Excerto de texto.
----------

Por entre um amontoado de eletrodomésticos avariados ou em fim de vida, misturados com lixo, pilhas de entulho, paletes com tijolos de betão, montes de areia e de uma cerca que mal se vê - tal a quantidade de ervas e sacos de plástico trazidos pelo vento - lá está um dos acessos ao Bairro da Penajóia, no Monte da Caparica, a pouca distância do Bairro Amarelo.

Por ruas de lama, devido à chuva recente, lá estão as "casas" construídas com os tais tijolos de betão, que saem mais baratos do que os normais, os laranja, devido á sua maior dimensão. E em algumas paredes, os buracos, entretanto tapados com tijolos, onde um dia, quando o dinheiro o permitir, vão acolher a caixilharia para as janelas.

À porta de uma dessas casas, com vista para a estrada que dá acesso ao Terminal de Granéis Alimentares de Palença, do grupo Sovena, está Vital Veiga. Chegou "há um mês e pouco" de Cabo Verde e vive no bairro, num "cantinho" da casa que o filho diz ter construído, no topo de uma zona mais elevada. Lá vivem cinco pessoas: ele, o filho, a nora e duas crianças.

----------

Problemas a resolver.
1. Reproduza fielmente o trecho do texto sobre o Bairro da Penajóia que começa pelas palavras "Por ruas de" e termina em "e duas crianças.".
2. Indique se cada afirmação está de acordo com o texto sobre o Bairro da Penajóia, respondendo sim ou não e citando textualmente as palavras do texto que o decidem.
(a) Os tijolos de betão usados nas casas saem mais baratos do que os tijolos laranja.
(b) Vital Veiga chegou de Cabo Verde há mais de um ano.
(c) Na casa onde Vital Veiga vive moram quatro pessoas.
3. Prossiga o texto sobre o Bairro da Penajóia a partir da última frase apresentada.

Linhas.
----------

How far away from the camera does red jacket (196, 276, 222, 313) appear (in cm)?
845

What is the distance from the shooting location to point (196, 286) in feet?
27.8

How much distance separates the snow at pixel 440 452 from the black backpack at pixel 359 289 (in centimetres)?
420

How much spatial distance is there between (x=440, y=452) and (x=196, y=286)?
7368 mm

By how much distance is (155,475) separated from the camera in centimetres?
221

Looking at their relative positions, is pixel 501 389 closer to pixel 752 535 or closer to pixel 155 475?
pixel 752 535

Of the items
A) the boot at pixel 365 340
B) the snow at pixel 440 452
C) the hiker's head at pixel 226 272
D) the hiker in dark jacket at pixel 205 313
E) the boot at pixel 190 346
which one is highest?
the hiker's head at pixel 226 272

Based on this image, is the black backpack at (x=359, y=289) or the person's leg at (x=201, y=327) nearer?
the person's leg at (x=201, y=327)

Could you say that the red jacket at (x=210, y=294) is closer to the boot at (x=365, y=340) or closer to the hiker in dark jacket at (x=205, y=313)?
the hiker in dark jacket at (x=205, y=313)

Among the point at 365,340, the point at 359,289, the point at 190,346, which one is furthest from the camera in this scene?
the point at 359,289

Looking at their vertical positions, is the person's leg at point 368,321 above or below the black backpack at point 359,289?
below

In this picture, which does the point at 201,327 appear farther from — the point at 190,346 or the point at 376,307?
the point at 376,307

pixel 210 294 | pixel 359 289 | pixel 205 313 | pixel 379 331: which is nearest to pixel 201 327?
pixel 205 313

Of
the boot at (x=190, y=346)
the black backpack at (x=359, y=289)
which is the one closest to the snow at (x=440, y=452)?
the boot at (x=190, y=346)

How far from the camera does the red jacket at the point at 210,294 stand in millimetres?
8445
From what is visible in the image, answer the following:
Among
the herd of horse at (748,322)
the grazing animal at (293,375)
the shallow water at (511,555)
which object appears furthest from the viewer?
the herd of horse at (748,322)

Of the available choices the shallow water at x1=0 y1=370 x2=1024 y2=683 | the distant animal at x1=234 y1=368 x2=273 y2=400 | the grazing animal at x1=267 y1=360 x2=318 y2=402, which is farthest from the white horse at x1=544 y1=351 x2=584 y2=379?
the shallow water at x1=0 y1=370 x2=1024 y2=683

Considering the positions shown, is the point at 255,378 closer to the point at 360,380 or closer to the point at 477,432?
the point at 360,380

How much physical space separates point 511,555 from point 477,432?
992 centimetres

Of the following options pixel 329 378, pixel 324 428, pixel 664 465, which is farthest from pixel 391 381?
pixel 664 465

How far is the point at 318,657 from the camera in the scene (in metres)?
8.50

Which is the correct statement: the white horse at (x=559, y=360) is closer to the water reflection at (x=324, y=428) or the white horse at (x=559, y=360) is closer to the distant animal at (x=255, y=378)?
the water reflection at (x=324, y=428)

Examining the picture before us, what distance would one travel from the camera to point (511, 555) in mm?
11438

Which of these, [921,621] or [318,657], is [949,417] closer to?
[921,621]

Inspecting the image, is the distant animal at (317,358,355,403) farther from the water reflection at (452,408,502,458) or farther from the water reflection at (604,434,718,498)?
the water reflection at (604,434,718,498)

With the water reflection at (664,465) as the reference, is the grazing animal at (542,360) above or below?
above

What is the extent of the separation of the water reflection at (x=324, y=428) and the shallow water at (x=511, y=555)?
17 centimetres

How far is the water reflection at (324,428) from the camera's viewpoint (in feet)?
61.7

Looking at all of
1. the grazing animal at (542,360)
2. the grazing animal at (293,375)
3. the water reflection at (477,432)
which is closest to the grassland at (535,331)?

----------

Resultados esperados.
1.
Por ruas de lama, devido à chuva recente, lá estão as "casas" construídas com os tais tijolos de betão, que saem mais baratos do que os normais, os laranja, devido á sua maior dimensão. E em algumas paredes, os buracos, entretanto tapados com tijolos, onde um dia, quando o dinheiro o permitir, vão acolher a caixilharia para as janelas.

À porta de uma dessas casas, com vista para a estrada que dá acesso ao Terminal de Granéis Alimentares de Palença, do grupo Sovena, está Vital Veiga. Chegou "há um mês e pouco" de Cabo Verde e vive no bairro, num "cantinho" da casa que o filho diz ter construído, no topo de uma zona mais elevada. Lá vivem cinco pessoas: ele, o filho, a nora e duas crianças.

2.
(a) Sim: «que saem mais baratos do que os normais, os laranja»
(b) Não: «Chegou "há um mês e pouco" de Cabo Verde»
(c) Não: «Lá vivem cinco pessoas»

3.
"Se eu tivesse alternativa, não morava com ele. O dinheiro do trabalho não dá para nada", diz este operário da construção civil, que admite não saber como vai ser o futuro.

"Não sei dizer. Depende do dono do terreno. Se ele tiver consciência, deixa-nos ficar aqui. Espero que sim, porque aqui há muita malta, com crianças. Para onde vão? Não há sítio."

Hermínio Cabral, filho de Vital, está há pouco mais de um ano a viver na tal casa no topo de uma zona mais elevada, no meio da Quinta. À porta está uma das filhas, de apenas um ano, que vai dizendo adeus, com uma das mãos, ao avô, no fim da rua. Hermínio não quis perder a oportunidade de ter um teto, onde não há água, esgotos ou eletricidade.

"Aqui está melhor que na renda. Sempre temos de buscar o melhor para viver", explica num português ainda marcado pelo crioulo. "Se eu tinha condições, claro que não estaria aqui. Comprava uma casa grande para viver. Eu como todo o mundo que está aqui".

Sabe que o dono do terreno é o Instituto da Habitação e Reabilitação Urbana (IHRU), uma entidade a quem deixa um apelo.

"Eles já passaram aqui várias vezes e falaram com as pessoas. Mas eles também têm de ver do outro lado, as condições das famílias", que "de um dia para o outro não podem ficar na rua".

Noutra zona do bairro, Francisco Sodré sai e bate a porta de casa. Uma porta de chapa metálica, das que se utilizam, por exemplo, nos acessos dos elevadores às garagens dos edifícios. Vive há um ano na Penajóia, numa casa com três divisões. Ele, a mulher e três filhos.

"Estou aqui porque em Lisboa a vida é cara, é difícil por causa dos salários baixos e das rendas altas. Por isso é que viemos para aqui."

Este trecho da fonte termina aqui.